Saat orang lain merayakan 17 Agustus dengan semangat penuh, berpartisipasi dalam berbagai lomba seru dan keceriaan yang mengisi jalan-jalan kampung, kampung halamanku justru sepi.
Tidak ada bendera yang berkibar atau hiasan 17-an di setiap gang, tidak terdengar suara riuh anak-anak berlomba balap karung dan tidak ada tawa canda yang biasanya memeriahkan lapangan desa.
Apa yang salah?
Sebenarnya, tidak ada yang salah.

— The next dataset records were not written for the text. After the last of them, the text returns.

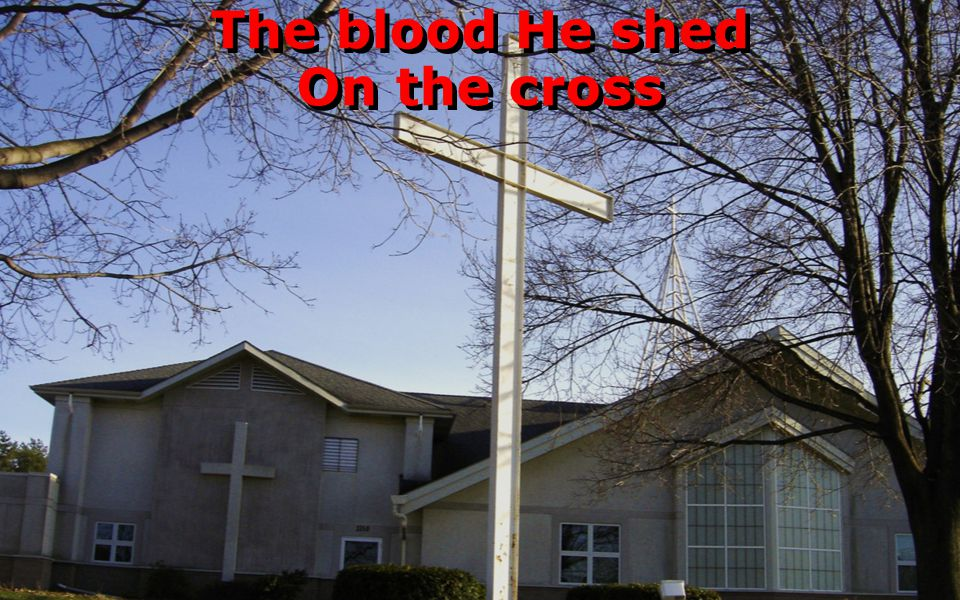 The blood He shed On the cross The blood He shed On the cross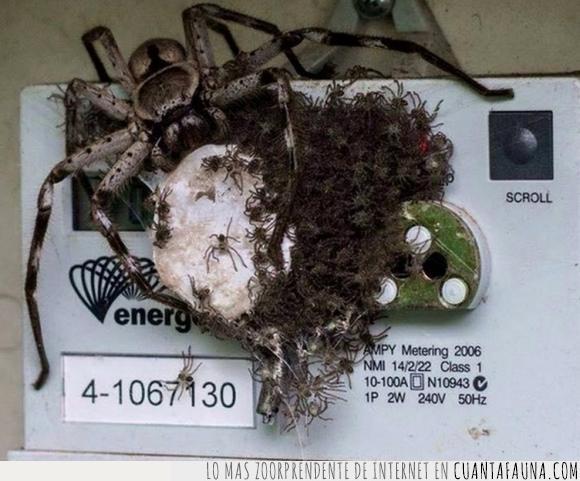 Animales,Aracnofobia,Arañas,Australia,Central Eléctrica,electricidad,Fauna,Huevos,Miedo,Panel eléctrico,Quemar,Quemo mi casa,Red eléctrica,Terror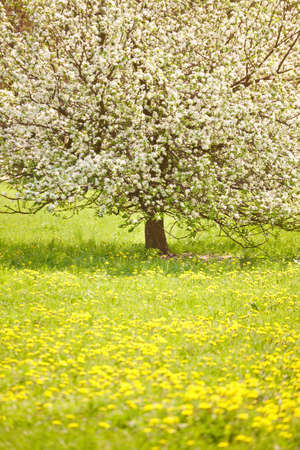 Flowering tree in a meadow, sunny day, springtime photo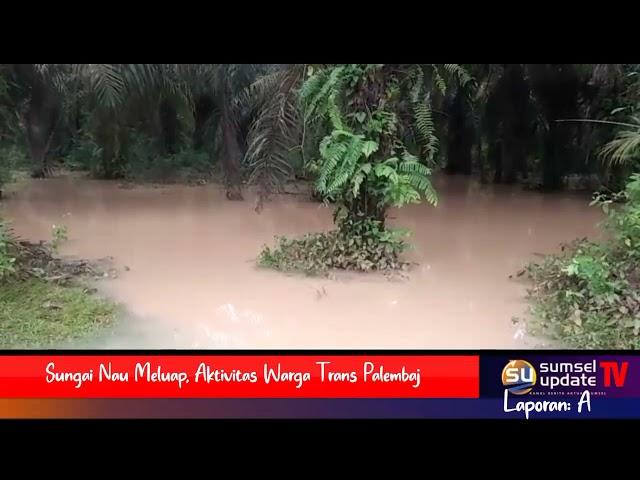Sungai Nau Meluap, Aktivitas Warga Trans Palembaja Lahat Sempat Lumpuh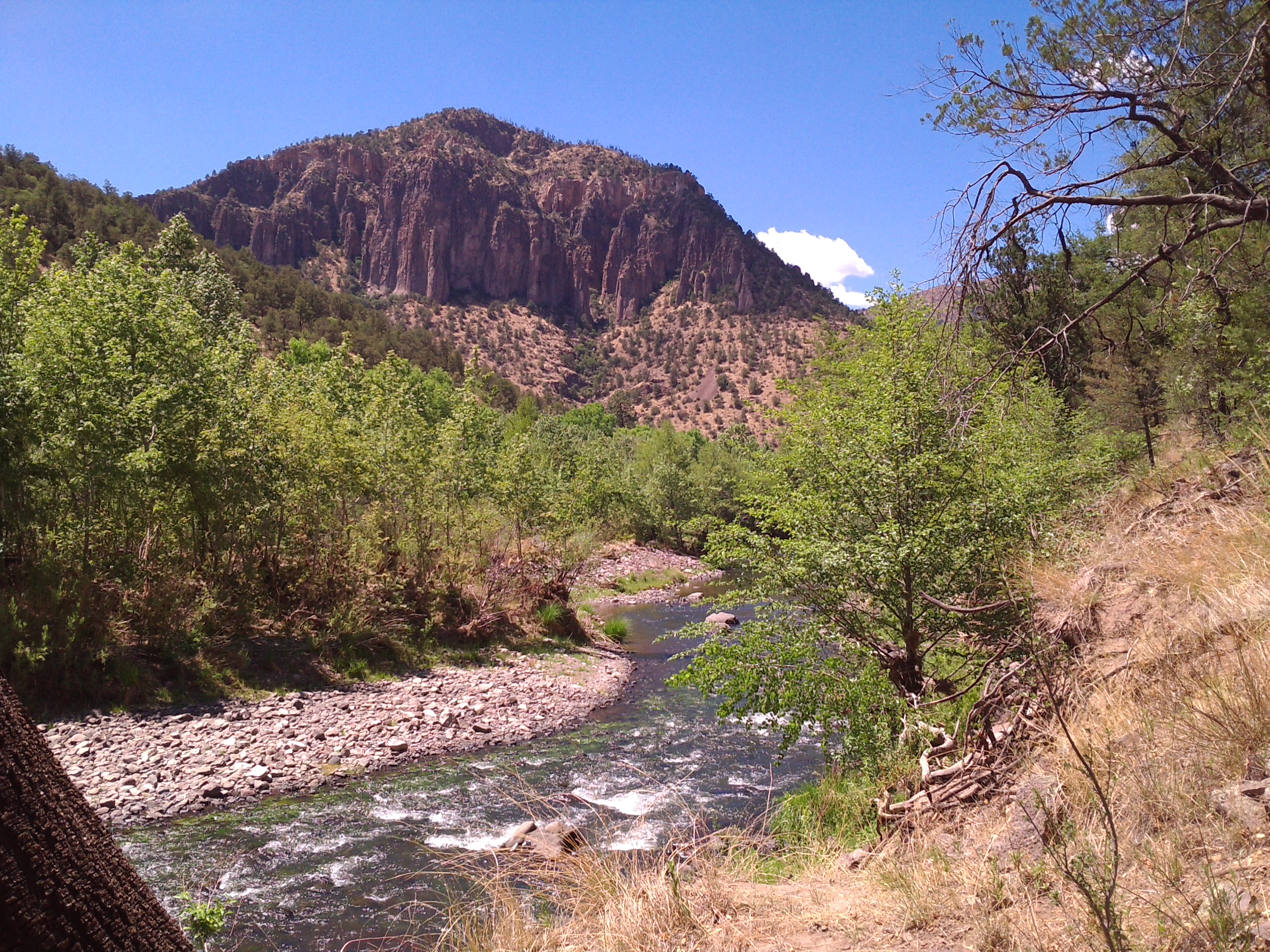 Let's push for Wild and Scenic Gila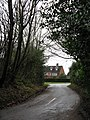 Lane Through The Trees - geograph.org.uk - 1603921.jpg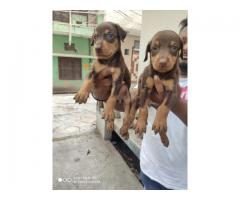 100%Pure Breeds Doberman Pups For Sale Quality Only Available Here. 8882234770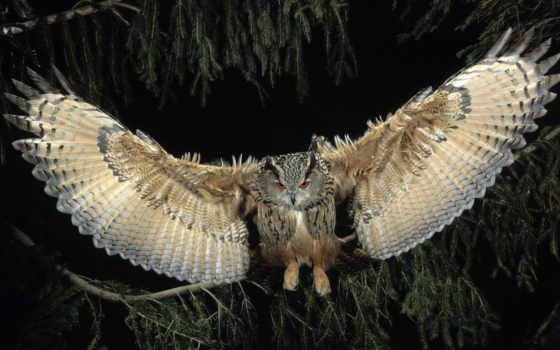 сова, крылья, птица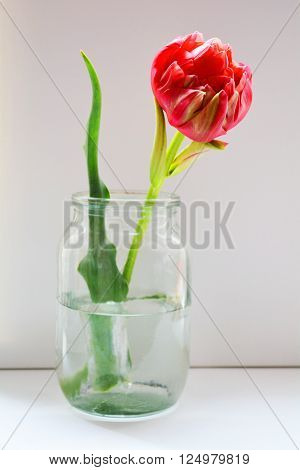 red Tulip in vase , festive decoration for interior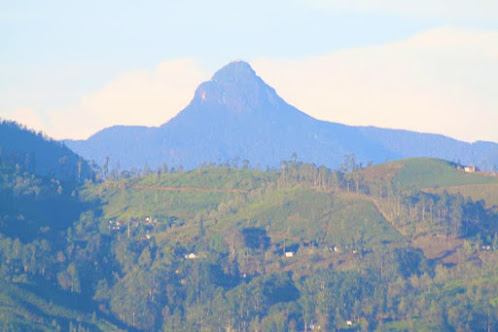 Great Western Mountain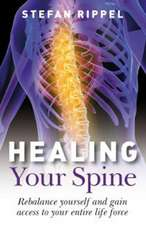 Healing Your Spine – Learn to Live Without Back Pain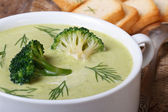 Cream soup of broccoli with dill and croutons. macro — Photo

Namun, kenyataan bahwa 17 Agustusan sekarang terasa berbeda dari dulu bikin hati ini sedikit rindu.
Rindu masa-masa di mana semuanya kompak, mulai dari ibu-ibu yang gotong royong menghias bendera untuk dipasang di gang atau jalan-jalan desa.
Bapak-bapak yang sibuk menyiapkan acara perlombaan, hingga anak-anak kecil yang antusias mengatur strategi untuk lomba makan kerupuk, balap karung, hingga lomba memasukkan kelereng dan banyak lomba seru lainnya. Semua itu sekarang hanya tinggal kenangan.
Mungkin kamu juga merasakannya?
Kenangan 17 Agustusan di kampung halamanku dulu selalu menjadi cerita seru yang diingat sepanjang tahun. Namun sekarang, entah kenapa, suasananya terasa sunyi.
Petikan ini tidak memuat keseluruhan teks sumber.